» Quoted passage

— start —

We have used the predecessor to the OTL for many of our apps and were
planning to use the OTL for the new system.  I thought the OTL used ODBC to
make its connection with databases other than Oracle.  I know the OTL
supports Oracle natively.

Sadly we cannot move to Linux.  We managed to get our web servers on Linux,
but the big iron will always be Sun here (Company policy).  There has been
talk of getting Oracle 9i? because Oracle has told us it is much faster, but
we are not holding our breath.

Thanks,
Brad Teale

-----Original Message-----
From: walt [mailto:[EMAIL PROTECTED]]
Sent: Friday, May 17, 2002 12:27 PM
To: Brad Teale
Cc: '[EMAIL PROTECTED]'
Subject: Re: Real-time data warehousing

How are your apps written?  We use OTL libaries from 
http://members.fortunecity.com/skuchin/home.htm
which are compiled into our C/C++ code. Moving our apps from oracle to mysql

only requires changing 3 or 4 lines per call to the db in the code. Its not 
odbc "compliant", but still allows our apps to be "farily" portable and
fast.

— end —

Data records:
— start —

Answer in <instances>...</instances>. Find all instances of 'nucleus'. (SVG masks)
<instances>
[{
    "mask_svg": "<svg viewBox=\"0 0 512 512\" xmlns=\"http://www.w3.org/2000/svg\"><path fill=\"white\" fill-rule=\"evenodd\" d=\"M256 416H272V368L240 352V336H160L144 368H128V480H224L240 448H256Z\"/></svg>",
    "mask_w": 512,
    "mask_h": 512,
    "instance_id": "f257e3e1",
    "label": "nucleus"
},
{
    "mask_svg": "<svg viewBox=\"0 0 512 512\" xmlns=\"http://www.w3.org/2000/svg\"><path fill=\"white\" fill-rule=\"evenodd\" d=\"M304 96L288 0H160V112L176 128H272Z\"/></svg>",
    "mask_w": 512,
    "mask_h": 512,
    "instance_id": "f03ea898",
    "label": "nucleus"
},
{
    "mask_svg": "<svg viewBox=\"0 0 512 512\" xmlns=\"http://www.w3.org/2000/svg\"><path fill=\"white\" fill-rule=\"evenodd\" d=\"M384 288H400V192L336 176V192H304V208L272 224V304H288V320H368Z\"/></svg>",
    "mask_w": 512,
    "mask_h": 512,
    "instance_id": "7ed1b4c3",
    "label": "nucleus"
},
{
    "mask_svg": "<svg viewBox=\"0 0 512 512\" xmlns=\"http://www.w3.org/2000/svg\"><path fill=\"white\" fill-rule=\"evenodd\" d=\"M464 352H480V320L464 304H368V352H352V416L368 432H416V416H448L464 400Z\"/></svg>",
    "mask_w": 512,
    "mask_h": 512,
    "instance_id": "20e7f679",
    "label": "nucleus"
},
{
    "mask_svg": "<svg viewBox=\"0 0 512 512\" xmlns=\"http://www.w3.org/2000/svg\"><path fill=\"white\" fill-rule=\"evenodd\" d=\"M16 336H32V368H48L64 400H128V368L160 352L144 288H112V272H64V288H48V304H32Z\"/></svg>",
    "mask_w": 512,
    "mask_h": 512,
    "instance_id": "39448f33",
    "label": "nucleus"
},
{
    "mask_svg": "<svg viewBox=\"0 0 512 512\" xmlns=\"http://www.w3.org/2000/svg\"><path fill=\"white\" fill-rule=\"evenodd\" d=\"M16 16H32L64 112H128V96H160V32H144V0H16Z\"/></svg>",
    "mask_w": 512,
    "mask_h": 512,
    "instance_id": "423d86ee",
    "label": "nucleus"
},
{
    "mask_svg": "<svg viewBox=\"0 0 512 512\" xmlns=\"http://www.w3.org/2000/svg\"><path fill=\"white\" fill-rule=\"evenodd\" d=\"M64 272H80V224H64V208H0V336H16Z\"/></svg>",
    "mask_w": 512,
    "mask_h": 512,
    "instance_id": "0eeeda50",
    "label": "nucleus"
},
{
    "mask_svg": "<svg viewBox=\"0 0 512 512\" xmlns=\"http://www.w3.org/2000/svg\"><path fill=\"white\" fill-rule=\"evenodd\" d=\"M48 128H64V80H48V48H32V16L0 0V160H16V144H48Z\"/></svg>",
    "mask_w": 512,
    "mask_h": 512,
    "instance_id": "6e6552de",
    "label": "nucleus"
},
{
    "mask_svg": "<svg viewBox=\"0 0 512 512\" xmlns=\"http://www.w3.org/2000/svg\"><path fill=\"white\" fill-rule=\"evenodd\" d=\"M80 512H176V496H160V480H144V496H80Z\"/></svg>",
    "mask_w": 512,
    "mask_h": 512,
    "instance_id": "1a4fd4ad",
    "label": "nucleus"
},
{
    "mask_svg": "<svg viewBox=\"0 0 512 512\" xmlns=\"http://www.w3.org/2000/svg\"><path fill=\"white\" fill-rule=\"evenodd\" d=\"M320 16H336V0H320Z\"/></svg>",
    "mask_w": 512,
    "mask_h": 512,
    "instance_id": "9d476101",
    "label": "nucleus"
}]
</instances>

— end —

» Stated task A
Reproduce the part of the OTL email from "We have used" up to and including "holding our breath.".
» Stated task B
In the OTL email, what reason is given for the big iron always staying on Sun?
» Stated task C
Resume the OTL email after its last sentence and keep going in the same voice.

» Exercise response A
We have used the predecessor to the OTL for many of our apps and were
planning to use the OTL for the new system.  I thought the OTL used ODBC to
make its connection with databases other than Oracle.  I know the OTL
supports Oracle natively.

Sadly we cannot move to Linux.  We managed to get our web servers on Linux,
but the big iron will always be Sun here (Company policy).  There has been
talk of getting Oracle 9i? because Oracle has told us it is much faster, but
we are not holding our breath.

» Exercise response B
Company policy.

» Exercise response C
We debated rewriting our apps to be ODBC compiant, but figured that was one 
more layer for bugs and we'd have to switch db platforms 4 times for it to
be 
cost effective.

Have you tried Oracle on Linux? We did some testing before Oracle told us
the 
cost of migrating our licence from Oracle8/Solaris to Oracle8i/Linux. We 
benchmarked our current db server, Sun Ultra single processor 768MB ram, 
against a 600Mhz 500MB ram Intel/Linux box. The Linux./8i/Intel box smoked 
our current db server.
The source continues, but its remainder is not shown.